**Texte fourni**:
== == ==
Si le Fonds monétaire international, en mission à Bucarest jusqu’à lundi, prévoit un timide retour à la croissance en 2011 après deux ans de récession, la rigueur devrait se poursuivre.

“Il y a quelques années, en période de crise, une blague disait que le ministre du Travail devrait interdire aux fonctionnaires de se marier ensemble…C’est sûr qu’aujourd’hui un couple comme nous est frappé de plein fouet”, remarque Magda Andreescu, 42 ans, curatrice d’exposition au Musée du Paysan roumain de Bucarest, un des plus réputés en Europe dans le domaine des arts populaires.

Diplômé d’histoire comme elle, son mari Sorin, 40 ans, enseigne dans un collège. Il a aussi co-écrit le premier manuel scolaire spécialement dédié à l’histoire du communisme.

Avec leur fille de quatre ans, ils vivent avec environ 500 euros par mois depuis l’entrée en vigueur cet été d’un plan d’austérité destiné à contenir le déficit public à 6,8% du PIB.

“Les salaires ont baissé d’un quart mais en réalité, avec la suppression du 13e mois, de primes et bons d’achat pour des livres, j’ai perdu de 35 à 40%”, explique Sorin. Sa femme et lui gagnent aujourd’hui chacun 250 euros par mois. Soit, malgré leurs qualifications, moins que le salaire moyen (350 euros).

Même si le coût de la vie est plus bas qu’en Europe de l’ouest, le couple conjugue au quotidien les verbes “réduire et supprimer”.

“Nous sommes des gens socialement actifs mais nous avons drastiquement réduit les sorties”, dit Sorin. Même chose pour les achats de livres, une de ses passions: “on va à la librairie comme au musée, pour regarder”.

Les vacances se sont limitées à quelques jours au bord de la mer Noire, en Roumanie.

En attendant “avec inquiétude”, les factures de chauffage hivernales, et afin de ne pas tailler dans les dépenses pour leur fille, ils ont réduit les achats de vêtements au strict nécessaire.

“On taille sur ce qui nous permet de nous évader. Moi qui adore le théâtre, je ne vois plus que les pièces pour enfant”, regrette Magda.
== == ==
**Extrait des données**:

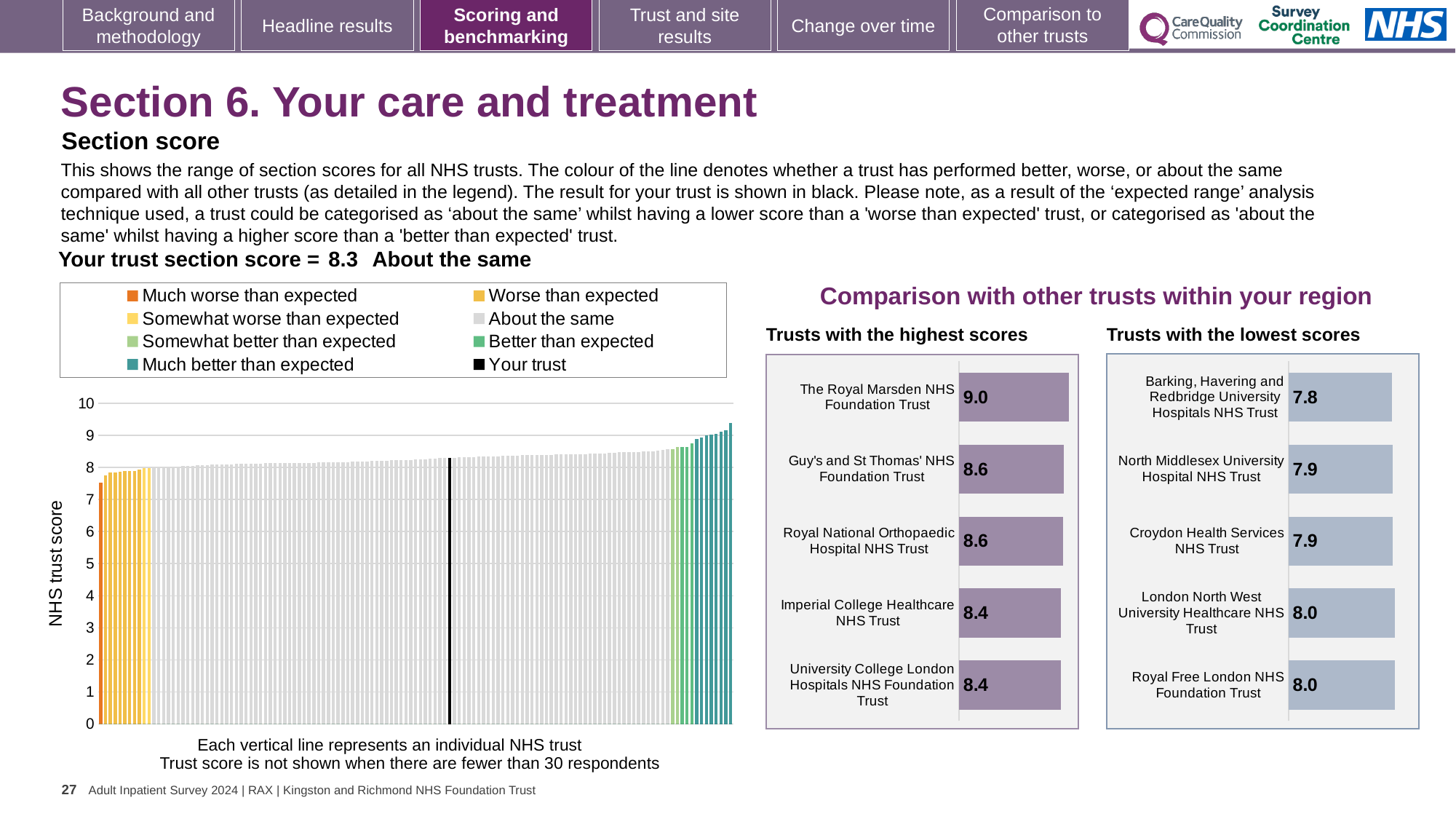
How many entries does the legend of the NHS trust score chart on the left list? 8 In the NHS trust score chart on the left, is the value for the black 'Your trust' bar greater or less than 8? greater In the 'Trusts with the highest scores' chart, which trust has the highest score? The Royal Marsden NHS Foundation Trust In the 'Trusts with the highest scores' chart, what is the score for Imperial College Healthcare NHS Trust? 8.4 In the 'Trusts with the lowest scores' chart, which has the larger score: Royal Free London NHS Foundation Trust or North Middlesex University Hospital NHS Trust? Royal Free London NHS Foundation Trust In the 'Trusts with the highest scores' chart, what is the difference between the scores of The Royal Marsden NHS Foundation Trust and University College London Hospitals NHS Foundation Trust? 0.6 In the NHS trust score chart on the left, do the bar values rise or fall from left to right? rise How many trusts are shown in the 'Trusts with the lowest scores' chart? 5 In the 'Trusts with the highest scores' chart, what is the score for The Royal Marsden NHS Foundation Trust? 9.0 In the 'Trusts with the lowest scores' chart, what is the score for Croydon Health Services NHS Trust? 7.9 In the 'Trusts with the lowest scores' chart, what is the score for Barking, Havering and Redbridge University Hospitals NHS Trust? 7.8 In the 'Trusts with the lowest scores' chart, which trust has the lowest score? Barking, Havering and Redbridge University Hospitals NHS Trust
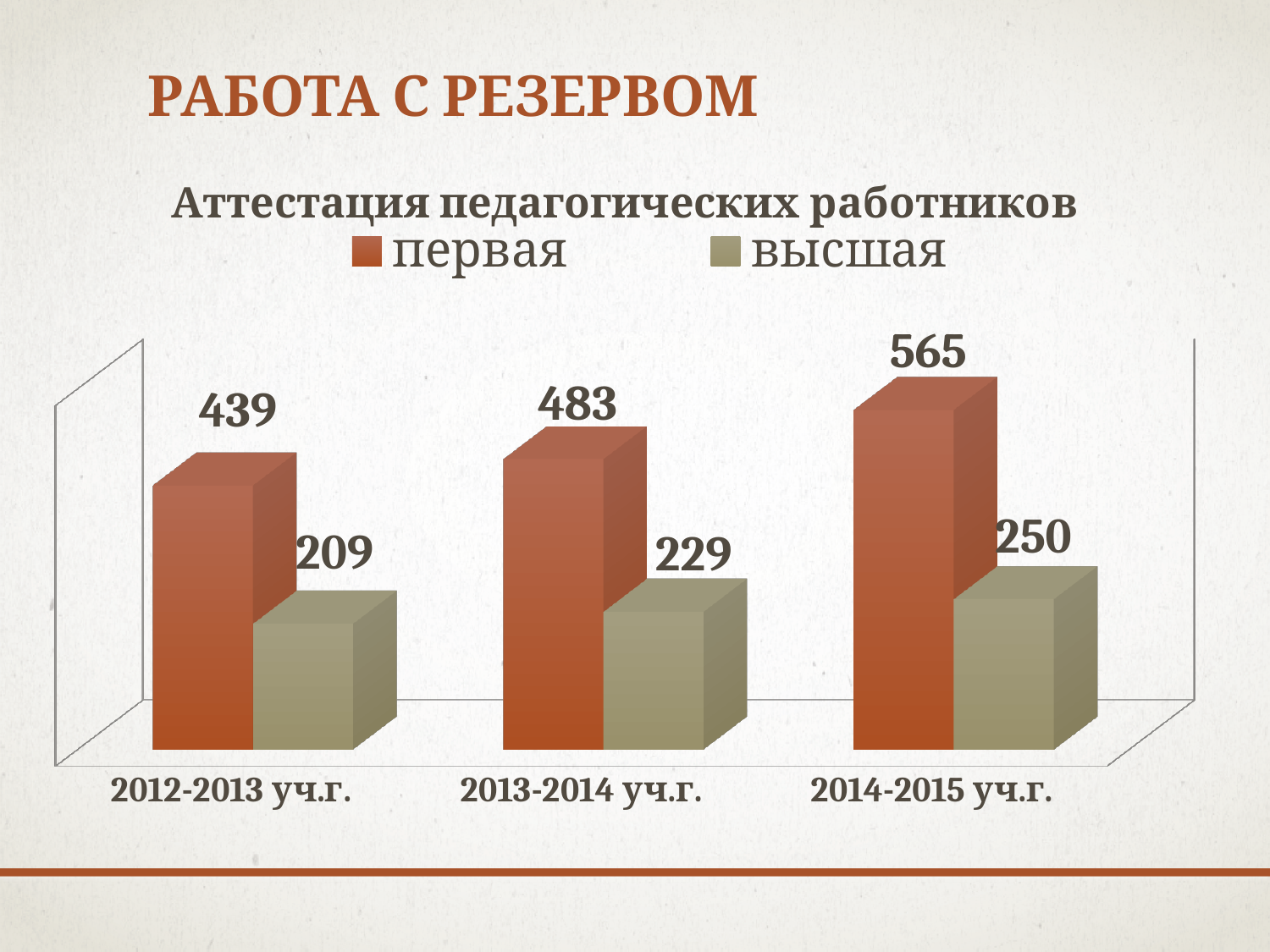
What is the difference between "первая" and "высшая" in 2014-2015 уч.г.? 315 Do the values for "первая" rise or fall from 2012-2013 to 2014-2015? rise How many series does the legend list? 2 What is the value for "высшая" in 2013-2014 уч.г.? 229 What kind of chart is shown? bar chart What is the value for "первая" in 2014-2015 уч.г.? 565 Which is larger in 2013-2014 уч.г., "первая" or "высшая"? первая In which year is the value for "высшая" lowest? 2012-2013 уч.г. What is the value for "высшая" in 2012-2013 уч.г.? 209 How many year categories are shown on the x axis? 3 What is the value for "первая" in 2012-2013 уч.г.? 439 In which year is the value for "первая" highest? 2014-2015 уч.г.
== == ==
**Consigne**:
Reprenez le texte sur l'austérité subie par un couple de fonctionnaires de Bucarest et prolongez-le à partir de sa dernière phrase.

**Réponse**:
Déjà quasi impossible, la location voire l’achat d’un appartement pour eux trois est devenue inimaginable. “Même avant, un loyer équivalait à la totalité de mon salaire”, dit Sorin. Ils partagent donc l’appartement de ses parents.

Sorin et Magda ne contestent pas la nécessité de réformes ni d’efforts de la part des citoyens mais ils trouvent “injustes” l’ampleur et le manque de distinction des coupes.

Un argument résumé dans un éditorial du quotidien Romania Libera cette semaine: “pour ne pas s’aliéner tout le monde, le gouvernement aurait dû veiller à ce que les coupes n’affectent pas les fonctionnaires performants. Ce tri dans les compétences aurait été un premier pas vers un meilleur fonctionnement de l’administration”, réclamé par tous en Roumanie.

Malgré les difficultés, Magda poursuit avec passion ses recherches sur l’île d’Ada Kale, engloutie par un barrage sur le Danube, et dont la population turcophone fut relocalisée en Roumanie et en Turquie.

Elle espère pouvoir monter une exposition à Bucarest et Istanbul, basée sur le témoignage des rares habitants encore en vie.

“Je n’ai jamais voulu partir de Roumanie, même en voyant le niveau de vie plus élevé en France ou en Belgique où j’ai présenté des expositions. J’ai mes racines ici, dit-elle, mais, aujourd’hui, je ne jetterais pas la pierre à quelqu’un qui veut partir”.